I’ve sen red kites in the Chilterns before but today, when we were out walking around Henley, we saw four different groups of kites. The first group were actually on the outskirts of the town, hovering over suburban gardens. Then, as we walked further into the country we came across more groups, circling over trees and hovering over fields. G spotted this one, on the top of a tree in a churchyard, just watching.
It’s the first time I’ve had the chance to have a close look at a red kite, not flying around. If only I’d had some binoculars with me.
Lovely weekend in Dorset with friends and our goddaughter. We went walking by the incredible Lulworth Cove and Durdle Door. It’s one of those areas that I’ve been quite close to a number of times and never gotten round to going to. It lived up to all expectations and was made all the more impressive by the looming clouds.
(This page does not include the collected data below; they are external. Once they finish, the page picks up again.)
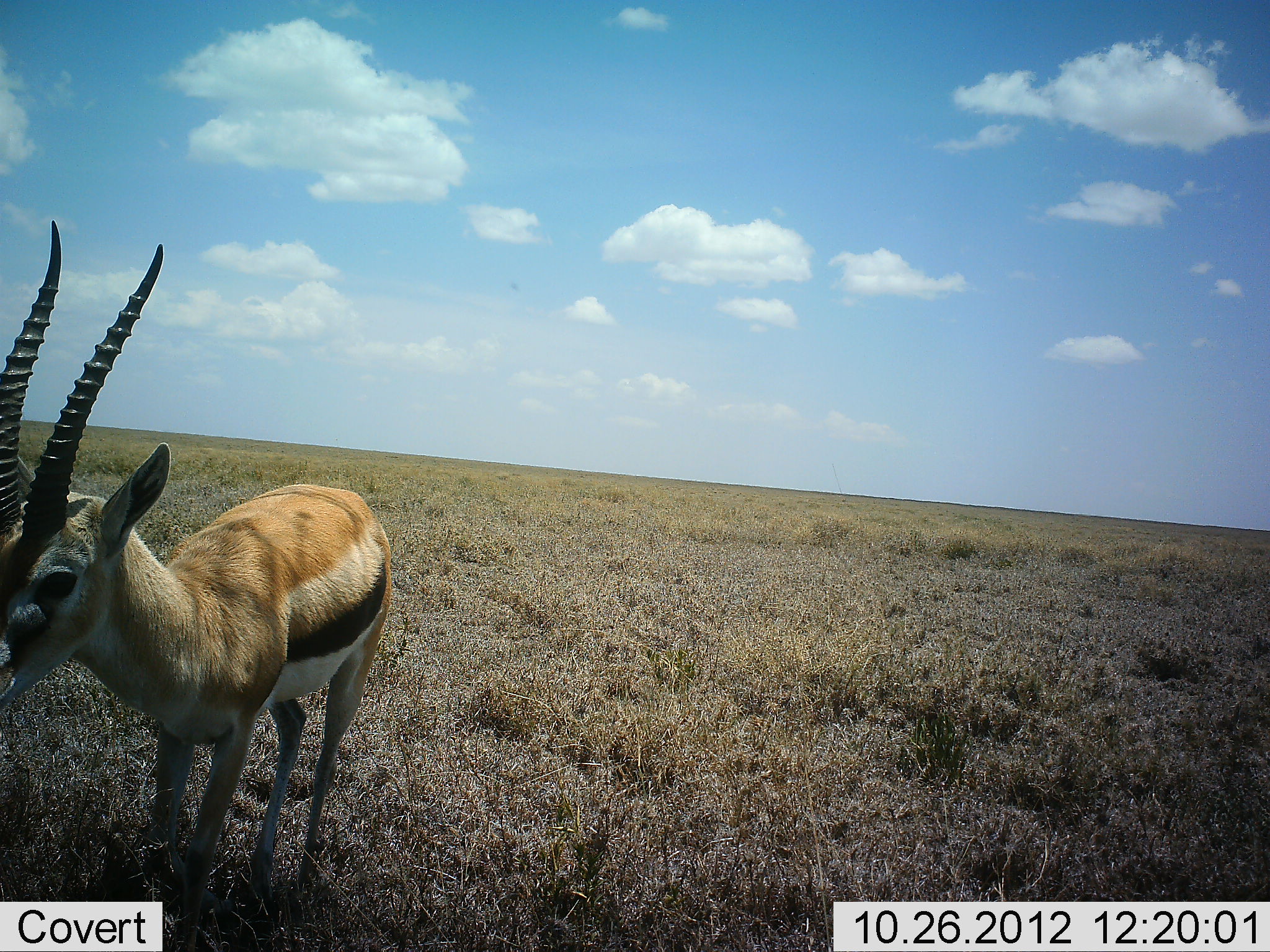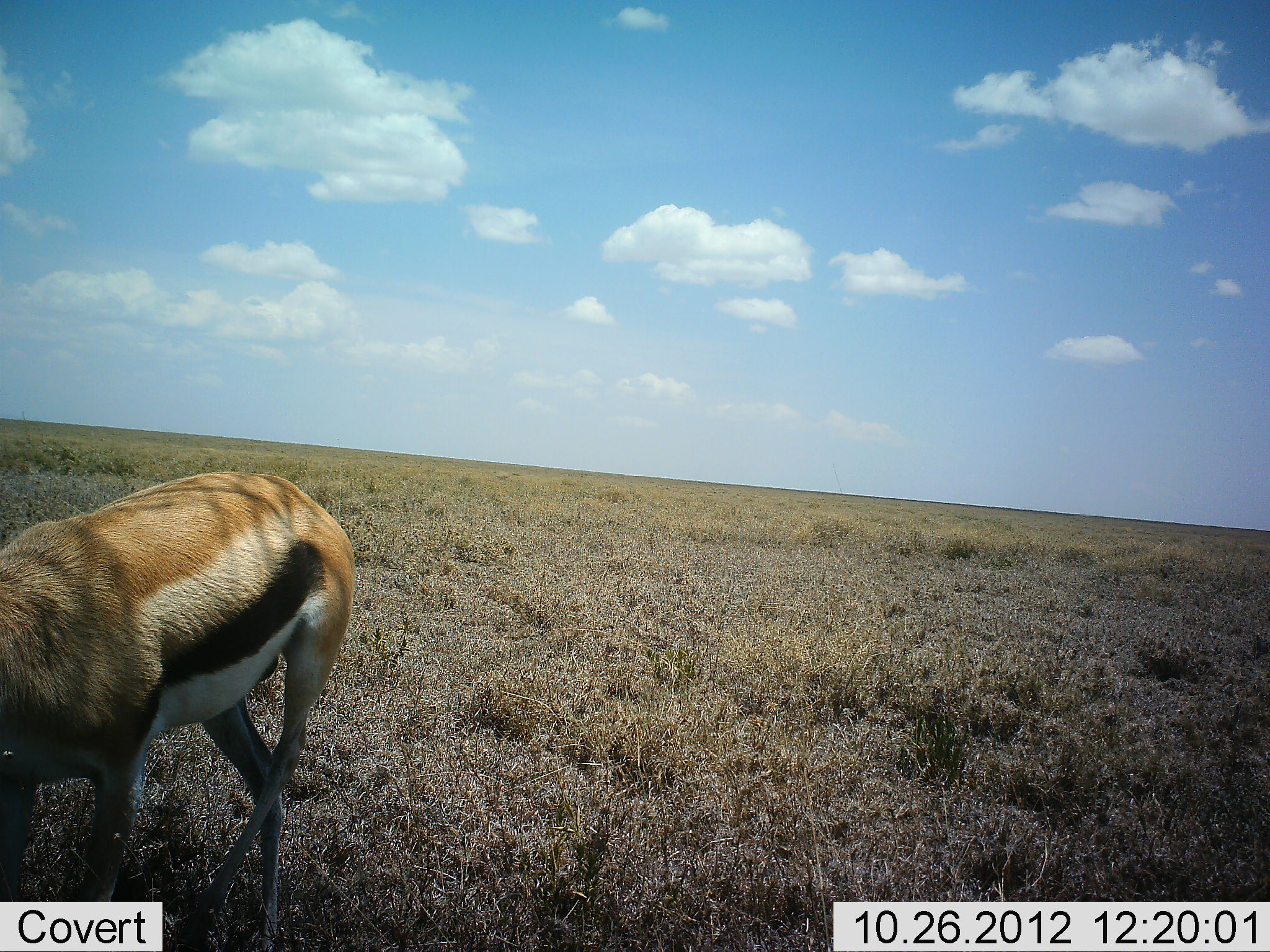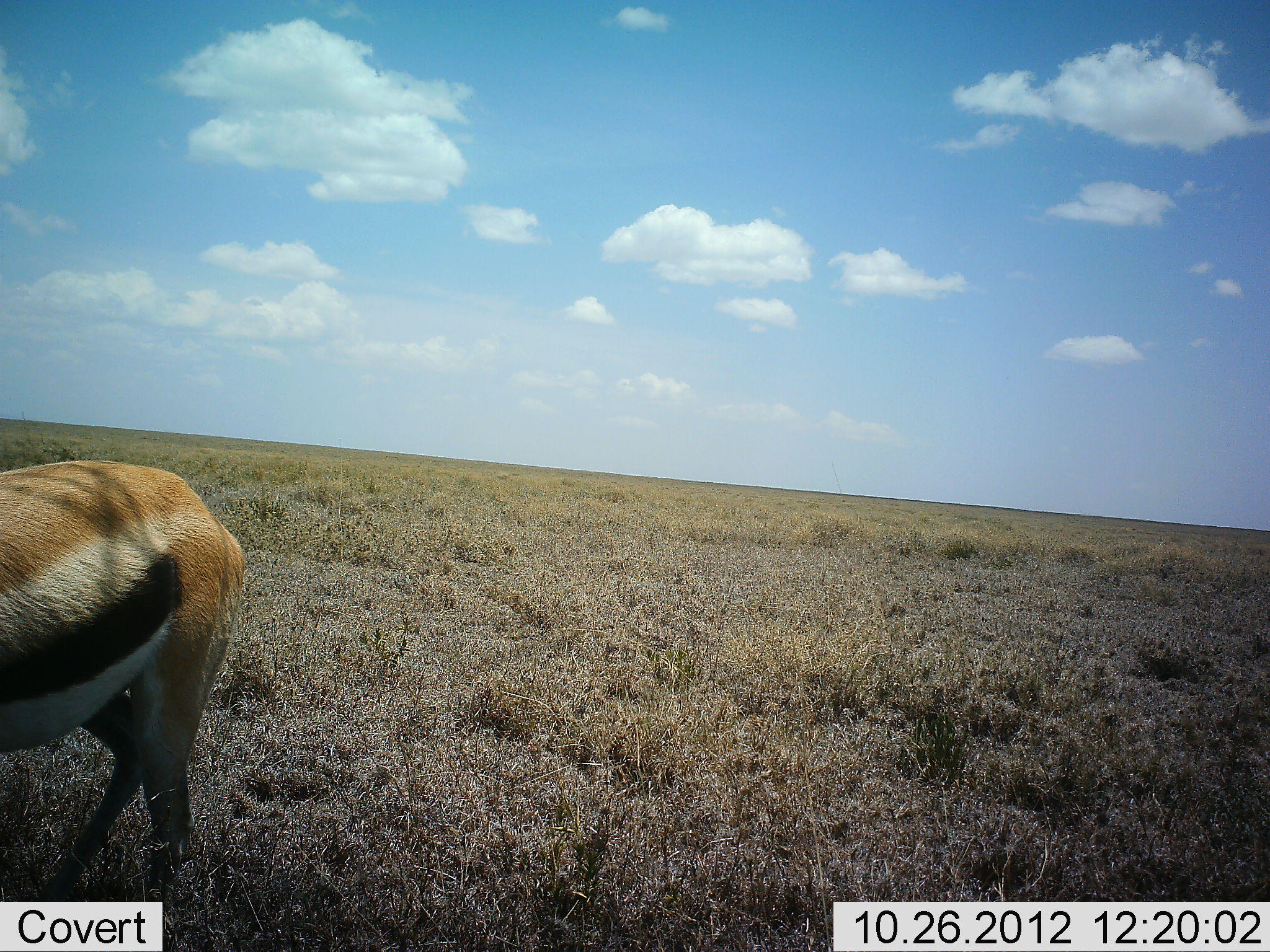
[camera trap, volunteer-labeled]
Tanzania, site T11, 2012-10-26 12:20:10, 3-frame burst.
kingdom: Animalia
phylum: Chordata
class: Mammalia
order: Artiodactyla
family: Bovidae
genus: Eudorcas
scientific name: Eudorcas thomsonii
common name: thomson's gazelle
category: gazellethomsons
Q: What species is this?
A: Gazellethomsons (thomson's gazelle) (Eudorcas thomsonii).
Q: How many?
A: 1.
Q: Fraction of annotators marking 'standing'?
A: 0%.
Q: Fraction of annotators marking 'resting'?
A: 0%.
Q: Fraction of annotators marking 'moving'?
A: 100%.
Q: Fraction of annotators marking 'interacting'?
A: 0%.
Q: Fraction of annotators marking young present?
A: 0%.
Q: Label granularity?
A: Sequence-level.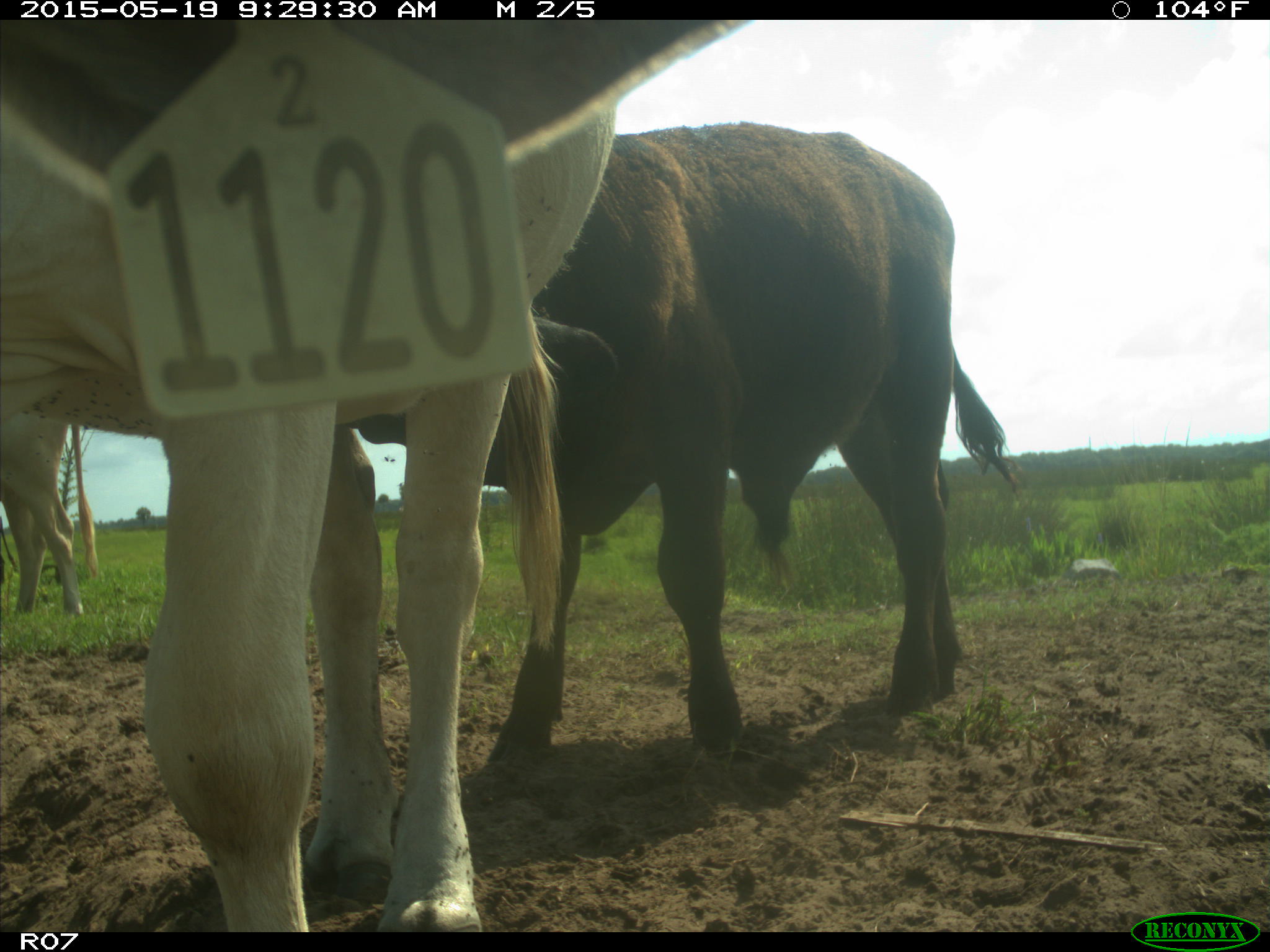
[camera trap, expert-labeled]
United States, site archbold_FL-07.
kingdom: Animalia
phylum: Chordata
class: Mammalia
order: Artiodactyla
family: Bovidae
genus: Bos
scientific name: Bos taurus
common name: domestic cow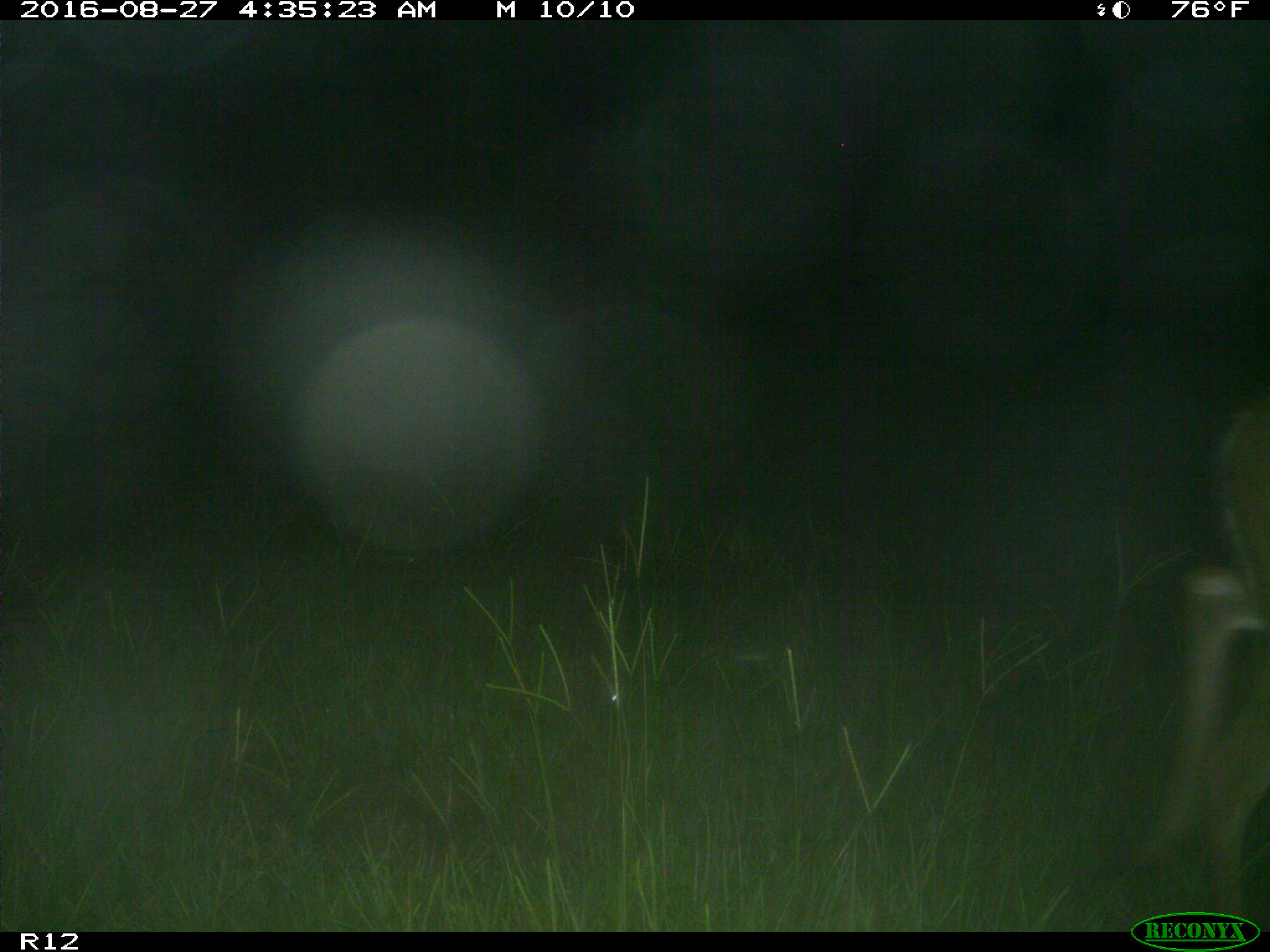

It has been a favourite piece of graffiti of mine for years, I must have passed it hundreds of times on the train from London Bridge. Now In the Aquarium has solved one of London’s great mysteries, and even corresponded with Big Dave himself. Here is the story behind Big Dave’s Gusset.
And it did.
We’re just back from a week in the Lake District. It was lovely and it rained, which is to be expected in October. We were camping and managed to stay dry all week until the final night when water started to rise up into the tent. The walking was good, we got in the Mosedale Horeshoe. Illgill Head was an alternative on the day when the weather was so bad it would have been a bit silly to go up Scafell Pike as originally planned. Over the top of Illgill was good, the route back round the base was a bit tricky, involving lots of boulder scrambling. Slimy, spikey boulders in the rain aren’t ideal and I ended up tearing my jacket and waterproof trousers, gashing my boots and smacking my knee. All of which was more than enough battle scarring for one day.
I’m now sat on the sofa with that horrible constricted feeling you get when you’re back in a building after spending a lot of time outside. It feels too stuffy and quiet.